Katie whines in the kitchen.
This means, “Feed me now.”
Perhaps, “I would like some attention.”
Rarely, “My goodness, I am full.”

Katie cries by the back door.
This means, “Potty, please.”
Unless it means, “The neighbors are loud.”
Maybe, “There is noise out front, but this door has a window.”

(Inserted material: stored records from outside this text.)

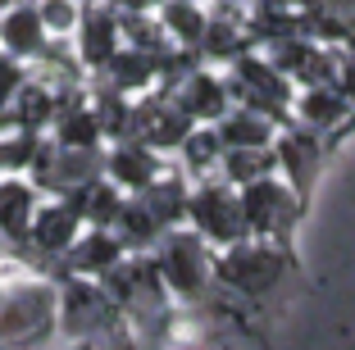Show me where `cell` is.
<instances>
[{
    "label": "cell",
    "mask_w": 355,
    "mask_h": 350,
    "mask_svg": "<svg viewBox=\"0 0 355 350\" xmlns=\"http://www.w3.org/2000/svg\"><path fill=\"white\" fill-rule=\"evenodd\" d=\"M60 337L64 341H137L119 300L101 278L69 273L60 278Z\"/></svg>",
    "instance_id": "277c9868"
},
{
    "label": "cell",
    "mask_w": 355,
    "mask_h": 350,
    "mask_svg": "<svg viewBox=\"0 0 355 350\" xmlns=\"http://www.w3.org/2000/svg\"><path fill=\"white\" fill-rule=\"evenodd\" d=\"M191 128H196V119H191V114L173 100V91H168V87H150V91H141V96H137L132 137L150 141L155 150L173 155L178 146L187 141V132H191Z\"/></svg>",
    "instance_id": "9c48e42d"
},
{
    "label": "cell",
    "mask_w": 355,
    "mask_h": 350,
    "mask_svg": "<svg viewBox=\"0 0 355 350\" xmlns=\"http://www.w3.org/2000/svg\"><path fill=\"white\" fill-rule=\"evenodd\" d=\"M150 250H155V264H159V273H164V282H168L178 305L200 309L219 291V282H214V246H209L191 223L164 227Z\"/></svg>",
    "instance_id": "3957f363"
},
{
    "label": "cell",
    "mask_w": 355,
    "mask_h": 350,
    "mask_svg": "<svg viewBox=\"0 0 355 350\" xmlns=\"http://www.w3.org/2000/svg\"><path fill=\"white\" fill-rule=\"evenodd\" d=\"M246 10L237 0H209V23L200 37V60L205 64H232L241 51H251V28H246Z\"/></svg>",
    "instance_id": "8fae6325"
},
{
    "label": "cell",
    "mask_w": 355,
    "mask_h": 350,
    "mask_svg": "<svg viewBox=\"0 0 355 350\" xmlns=\"http://www.w3.org/2000/svg\"><path fill=\"white\" fill-rule=\"evenodd\" d=\"M83 5H96V0H83Z\"/></svg>",
    "instance_id": "d590c367"
},
{
    "label": "cell",
    "mask_w": 355,
    "mask_h": 350,
    "mask_svg": "<svg viewBox=\"0 0 355 350\" xmlns=\"http://www.w3.org/2000/svg\"><path fill=\"white\" fill-rule=\"evenodd\" d=\"M132 196H141L150 205V214L159 218V227H178L187 223V200H191V177L182 173L178 164H168L164 173L155 177L150 186H141V191H132Z\"/></svg>",
    "instance_id": "44dd1931"
},
{
    "label": "cell",
    "mask_w": 355,
    "mask_h": 350,
    "mask_svg": "<svg viewBox=\"0 0 355 350\" xmlns=\"http://www.w3.org/2000/svg\"><path fill=\"white\" fill-rule=\"evenodd\" d=\"M168 164H173V155L155 150V146L141 141V137L105 141V177H114L123 191H141V186H150Z\"/></svg>",
    "instance_id": "30bf717a"
},
{
    "label": "cell",
    "mask_w": 355,
    "mask_h": 350,
    "mask_svg": "<svg viewBox=\"0 0 355 350\" xmlns=\"http://www.w3.org/2000/svg\"><path fill=\"white\" fill-rule=\"evenodd\" d=\"M187 223L196 227L209 246H232V241L251 237L246 232V214H241V191L219 173H205L191 182V200H187Z\"/></svg>",
    "instance_id": "52a82bcc"
},
{
    "label": "cell",
    "mask_w": 355,
    "mask_h": 350,
    "mask_svg": "<svg viewBox=\"0 0 355 350\" xmlns=\"http://www.w3.org/2000/svg\"><path fill=\"white\" fill-rule=\"evenodd\" d=\"M0 128H5V119H0Z\"/></svg>",
    "instance_id": "8d00e7d4"
},
{
    "label": "cell",
    "mask_w": 355,
    "mask_h": 350,
    "mask_svg": "<svg viewBox=\"0 0 355 350\" xmlns=\"http://www.w3.org/2000/svg\"><path fill=\"white\" fill-rule=\"evenodd\" d=\"M69 200H73V205L83 209V218H87L92 227H110V223L119 218V209H123L128 191L114 182V177H105V173H101V177H92V182H87L83 191H73Z\"/></svg>",
    "instance_id": "484cf974"
},
{
    "label": "cell",
    "mask_w": 355,
    "mask_h": 350,
    "mask_svg": "<svg viewBox=\"0 0 355 350\" xmlns=\"http://www.w3.org/2000/svg\"><path fill=\"white\" fill-rule=\"evenodd\" d=\"M87 96H92V110L101 119L105 141H119V137H132V114H137V96L119 91L110 78L101 73H87Z\"/></svg>",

Katie moans by the bedroom door.
On the outside, “Let me in!”
On the inside, “Let me out!”
That one, we understand.

Progress

Two weeks in a splint.
Don’t touch the ground!
Don’t breathe on it!
It’s a marathon, not a sprint.

Three weeks in a cast.
Don’t touch the ground!
Don’t scratch inside it!
The time will go by fast.

Four weeks in a boot.
Don’t touch the ground!
Don’t get it wet!
You’ve really learned to scoot.

One final week in the boot.
You may walk, if you please.
Please wash it!
You smell of old coot.

Ten weeks later,
It’s just a foot again.
(Still limping a bit.)


Going Viral

Last year, I hoped one of my poems would go viral.
Going viral used to be fun, not a prognosis.
I really can’t use that word any longer.
Now, it means what it was supposed to mean.
Sucks.
Stay home.

Ouch

My whining dogs both had to pee.
So I got up to set them free.
I felt my little foot go snap.
I said a loud and painful “Crap!”

In all the years that I have grown,
I never had a broken bone.
Now, I think that I have four.
It may be that or even more.

We had to skip our Springtime cruise.
Because my foot was full of screws.
To think that one little slip
Made me miss a weeklong trip.

A Couple in Quarantine

So, I’m waiting in the ER tonight.
I got the feeling that something ain’t right.
I’m so scared I have a fever and cough.
I’m hoping drugs can just get me off.

Coughs to the left of me,
Fever to the right.
Here I am stuck in the middle with you.

Well, I’m stuck in the middle with you.
And I’m hoping that it’s not Wuhan flu.
It’s so hard to keep my hands from my face.
And I want to puke all over the place.

Coughs to the left of me,
Fever to the right.
Here I am stuck in the middle with you.

Well, you started out with nothing,
Till you took a cruise ship to Japan.
Now, the doctors all come calling,
Slap you on the back and say,
Breathe.
Breathe.

Trying to make some sense of it all.
My wife shows no symptoms at all.
Is it cool to just pass out on the floor?
‘Cause I don’t that I can take any more.

Coughs to the left of me.
Fever to the right.
Here I am stuck in the middle with flu.